Analyze the following content and determine if it's a blog post, a press release, a case study, a directory (a page dedicated to links to other pages), or something else. A directory might also be called an index page.
    If it's a blog post, press release, or case study, also extract the date, title, author, and the full content text. Additionally, provide a brief summary of the content.
    Return a JSON object with keys "type", "date", "title", "author", "content", and "summary".
    The "type" should be either "blog_post", "press_release", "case_study", "directory", or "other".
    For "directory" and "other", leave "date", "title", "author", "content", and "summary" as empty strings.
  
    Examples:
    {"type": "blog_post", "date": "2023-05-15", "title": "New Features Announcement", "author": "John Doe", "content": "Full text of the blog post...", "summary": "Brief summary of the blog post..."}
    {"type": "press_release", "date": "2023-06-01", "title": "Company Expansion", "author": "Jane Smith", "content": "Full text of the press release...", "summary": "Brief summary of the press release..."}
    {"type": "case_study", "date": "2023-07-01", "title": "Success Story: Client X", "author": "Alice Johnson", "content": "Full text of the case study...", "summary": "Brief summary of the case study..."}
    {"type": "directory", "date": "", "title": "", "author": "", "content": "", "summary": ""}
    {"type": "other", "date": "", "title": "", "author": "", "content": "", "summary": ""}
  
    Content:

Custom JSON Scorer for Fact Evaluation

To ensure that we’re extracting the right information, we need a robust way to evaluate the data. That’s where a custom JSON scorer comes in. This scorer evaluates two aspects:

Schema Scoring: It checks whether the structure of the JSON object matches the expected schema (e.g., are all the required fields present).
Value Scoring: It compares the actual values for matched keys, ensuring semantic similarity using cosine similarity.

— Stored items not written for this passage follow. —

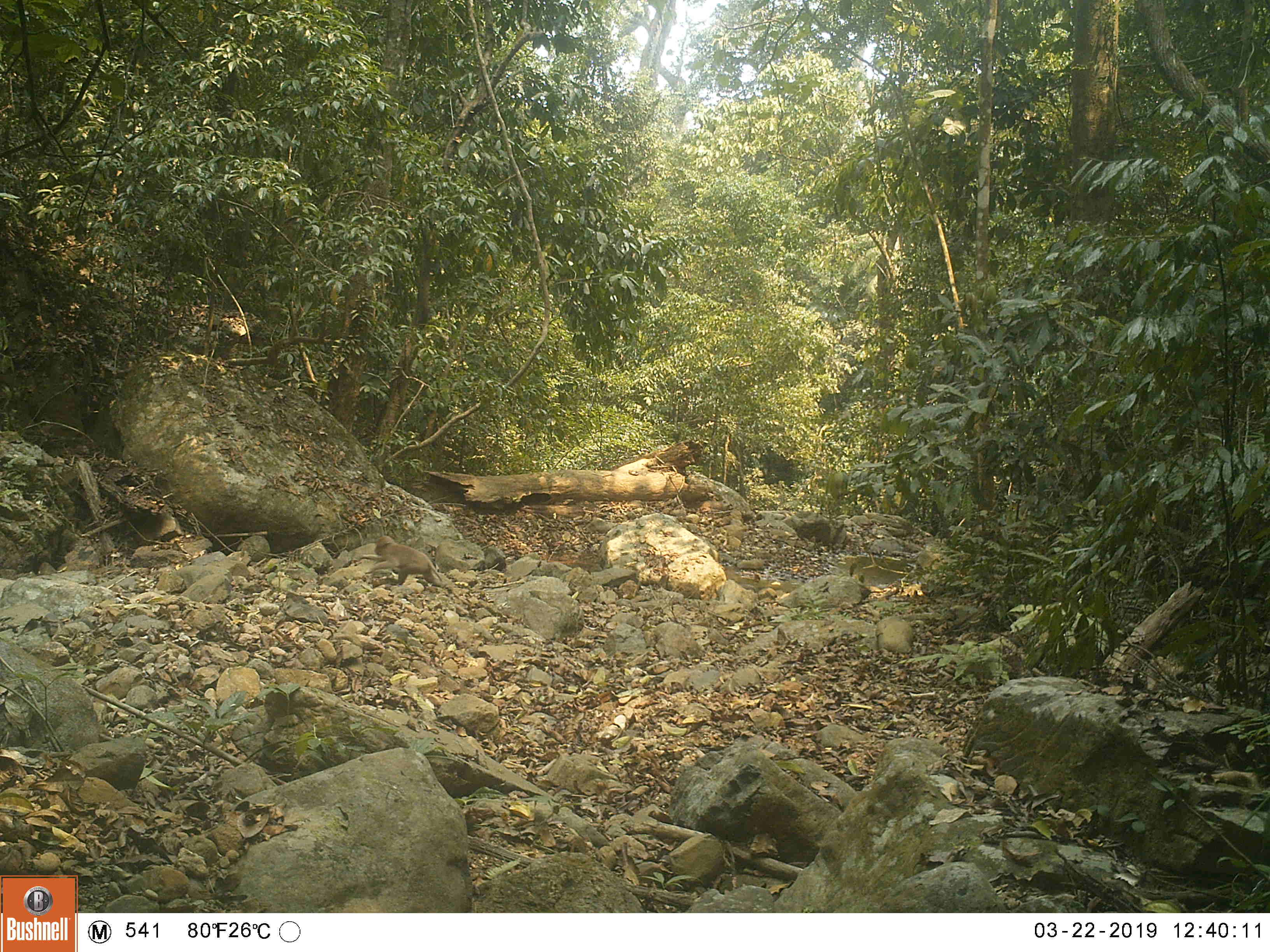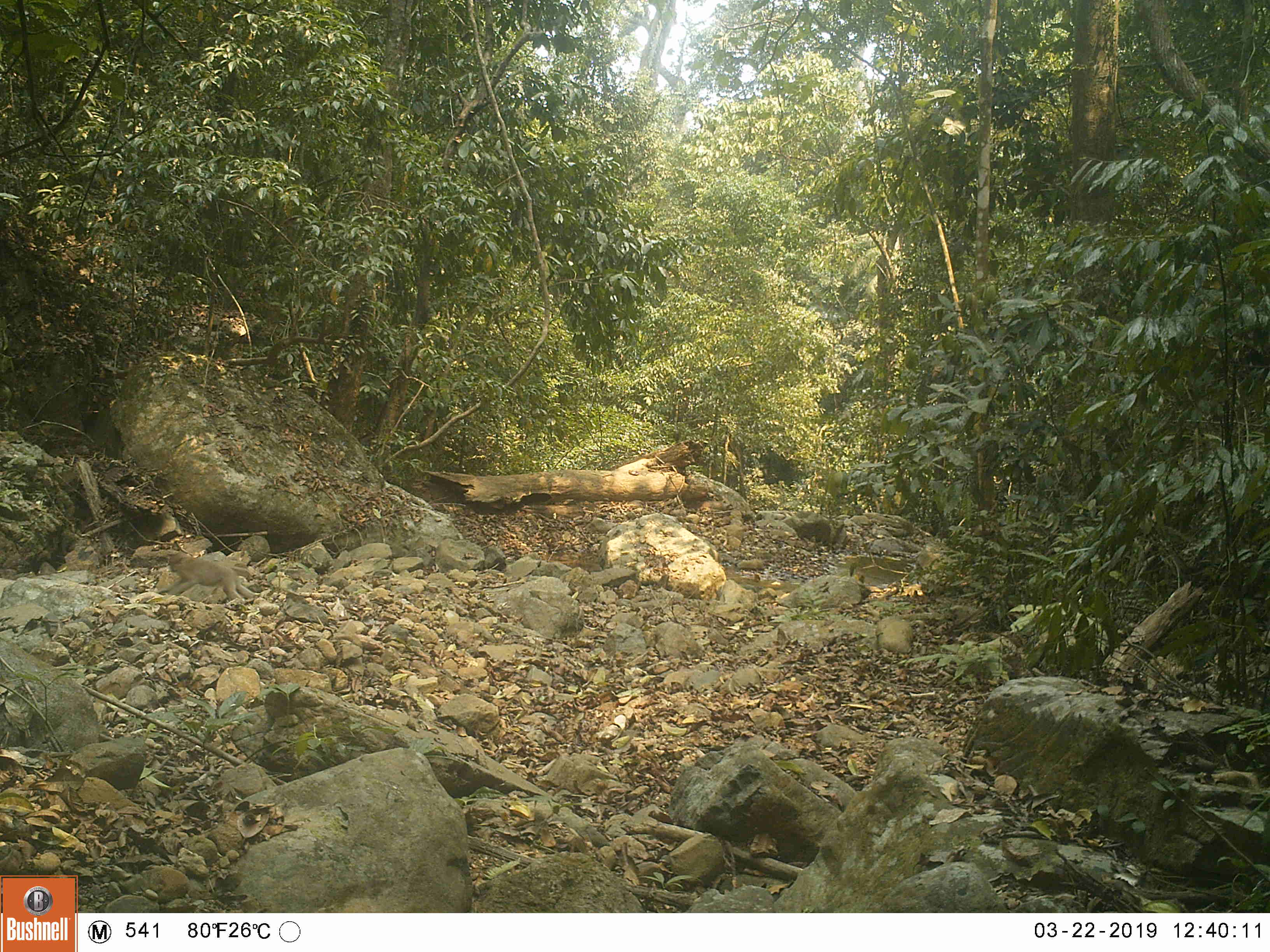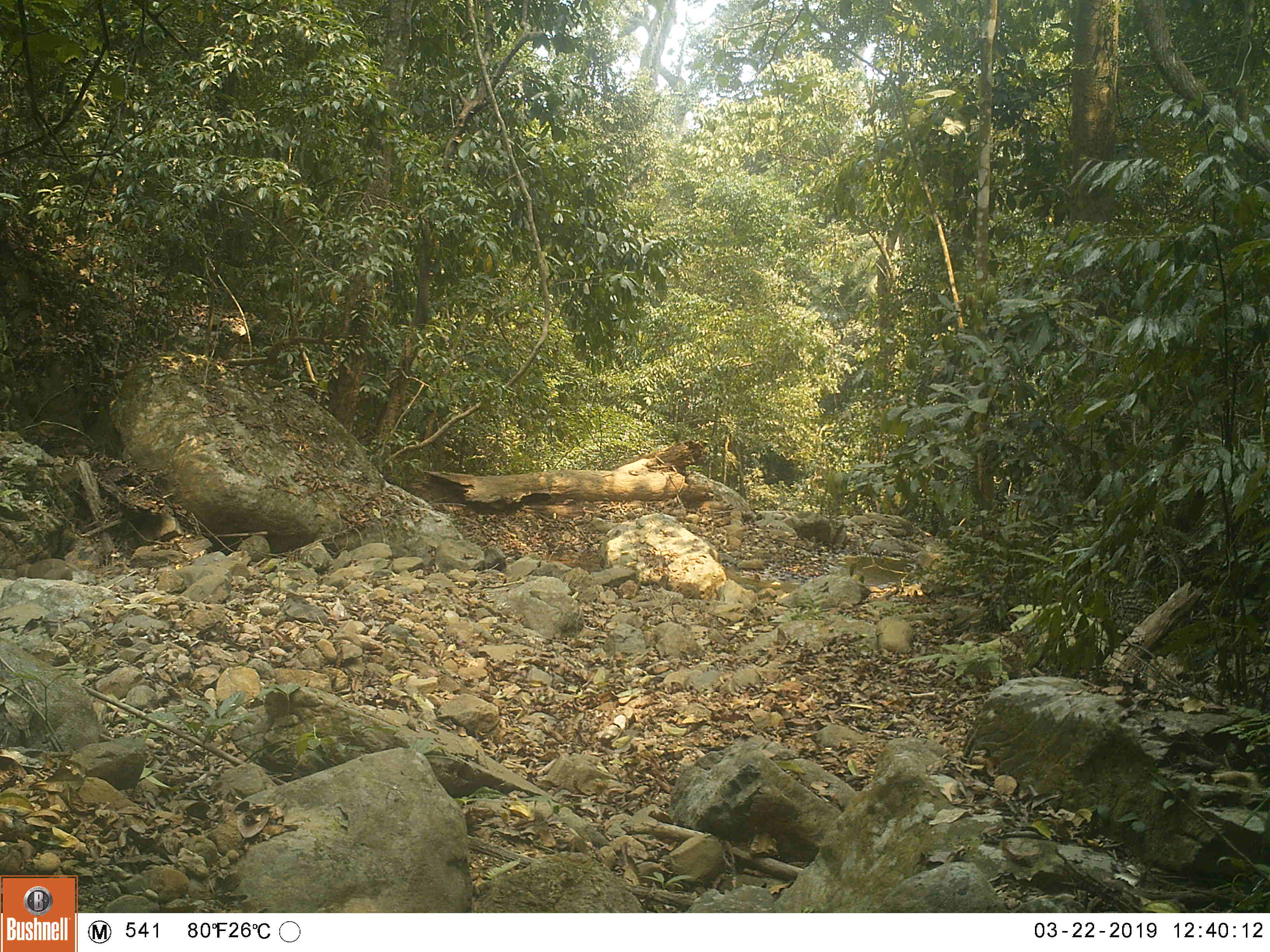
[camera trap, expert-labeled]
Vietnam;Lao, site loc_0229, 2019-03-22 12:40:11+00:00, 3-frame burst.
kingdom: Animalia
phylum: Chordata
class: Mammalia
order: Primates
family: Cercopithecidae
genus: Macaca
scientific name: Macaca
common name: macaques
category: assam or rhesus macaque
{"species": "assam or rhesus macaque (macaques) (Macaca)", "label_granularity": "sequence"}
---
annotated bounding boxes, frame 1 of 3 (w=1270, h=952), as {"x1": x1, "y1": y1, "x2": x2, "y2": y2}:
assam or rhesus macaque: {"x1": 360, "y1": 535, "x2": 447, "y2": 588}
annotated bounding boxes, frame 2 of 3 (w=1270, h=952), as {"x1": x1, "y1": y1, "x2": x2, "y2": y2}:
assam or rhesus macaque: {"x1": 156, "y1": 550, "x2": 255, "y2": 602}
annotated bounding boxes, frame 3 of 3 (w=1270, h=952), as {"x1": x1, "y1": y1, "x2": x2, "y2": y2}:
assam or rhesus macaque: {"x1": 16, "y1": 558, "x2": 87, "y2": 580}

For example, if the scraped page should be a "press release" but is misclassified as a "blog post," or if the extracted title doesn’t match the actual title on the page, the scorer will reflect these discrepancies.

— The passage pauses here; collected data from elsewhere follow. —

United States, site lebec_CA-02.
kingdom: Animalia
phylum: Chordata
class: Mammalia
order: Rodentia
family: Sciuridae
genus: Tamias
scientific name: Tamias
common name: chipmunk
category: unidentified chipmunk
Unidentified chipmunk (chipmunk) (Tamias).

Here’s a quick code snippet of the value scorer in action:

        keys1 = set(json_obj1.keys())
        keys2 = set(json_obj2.keys())
        matched_keys = keys1.intersection(keys2)

        if not matched_keys:
            logger.info("No matched keys between JSON objects. Returning value similarity score of 0.0.")
            return 0.0

        values1 = [str(json_obj1[key]) for key in matched_keys]
        values2 = [str(json_obj2[key]) for key in matched_keys]

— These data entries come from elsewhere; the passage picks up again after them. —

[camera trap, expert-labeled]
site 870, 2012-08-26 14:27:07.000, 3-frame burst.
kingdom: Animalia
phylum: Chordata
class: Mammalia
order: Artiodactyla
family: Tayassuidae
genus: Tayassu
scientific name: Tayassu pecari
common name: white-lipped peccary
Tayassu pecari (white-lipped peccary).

        embeddings1 = self.get_embeddings_cached(values1)
        embeddings2 = self.get_embeddings_cached(values2)

        similarity_scores = [
            self.cosine_similarity(emb1, emb2) for emb1, emb2 in zip(embeddings1, embeddings2)
        ]

        average_similarity = sum(similarity_scores) / len(similarity_scores) if similarity_scores else 0.0
        logger.debug(f"Average value similarity: {average_similarity}")
        return average_similarity

By integrating the JSON scorer with Braintrust, we can automatically evaluate the accuracy of the extracted facts. This allows us to iterate on the scraping process with real-time feedback.

Conclusion

Fact extraction from webpages is a powerful tool, but it’s only as reliable as the evaluation process you use. By integrating Braintrust and building custom scoring mechanisms, you can ensure that the entities and facts we scrape are accurate and meaningful. As LLMs become more integrated into workflows, effective evaluation will be crucial to building reliable and high-quality AI-driven solutions.